OBJECTIVE> Continue the forum reply about the Gerlich and Tscheuschner paper from the point where it stops.

SELECTED TEXT>
Hi adb. Your post is very timely, as you bring up precisely the next point I was thinking of considering in the Gerlich and Tscheuschner paper. This is another case in which Gerlich and Tscheuschner get elementary thermodynamics wrong.
I see some other posters have given good concise comments that may help show where your analysis fails. In the meantime, I've been working on this longer post.
As an aside, I'll note that this paper seems to have a lot of popular interest mainly because it feeds into widespread public skepticism about so-called "global warming". That particular topic is one that seems to bring up a lot of passions and vehemence. There's a place for that, of course, but I'm hoping to avoid the whole question of
changing climate in this thread. Gerlich and Tscheuschner are attempting to refute the conventional physics of a simple fixed atmospheric composition without worrying at all about changes in the atmosphere from one year to the next.

MATERIAL PROVIDED>
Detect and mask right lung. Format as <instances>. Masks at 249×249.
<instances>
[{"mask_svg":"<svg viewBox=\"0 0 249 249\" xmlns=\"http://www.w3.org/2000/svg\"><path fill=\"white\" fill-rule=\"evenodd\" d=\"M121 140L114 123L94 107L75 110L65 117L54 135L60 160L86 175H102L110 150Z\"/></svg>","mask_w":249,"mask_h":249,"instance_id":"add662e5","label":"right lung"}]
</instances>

EXERCISE RESPONSE>
Let's keep that in mind. The question at issue is: the surface of the Earth is warmer – on average – that the surface of the Moon. Why? It's a basic physics problem, and we should be able to give a reasonable answer without any worry at all about how climate is changing. It's only after we have a credible understanding of the physics of the present that there is any basis for looking at the much more subtle problem of changes to present conditions.
Let's look at what you have introduced from G&T.
adb said:
It is easy to find fault in areas of minor detail in a paper as long as that of Gerlich. The point of his paper is that he has shown the "classic" atmospheric greenhouse model as depicted by the IPCC, to be utter nonsense.
Here's the IPCC atmospheric greenhouse model:
https://www.msu.edu/course/isb/202/ebertmay/drivers/ipcc_greenhouse.jpg
(IPCC 2001)
We may describe this as:
1. A warm body (the earth) radiates heat to a cool body (the atmosphere)
2. The cool body "back-radiates" (IPCC term) heat to the warm body.
3. This process continues perpetually, with heat flowing round and round in a continuous cycle.
4. The result of this perpetual process is that the warm body becomes warmer.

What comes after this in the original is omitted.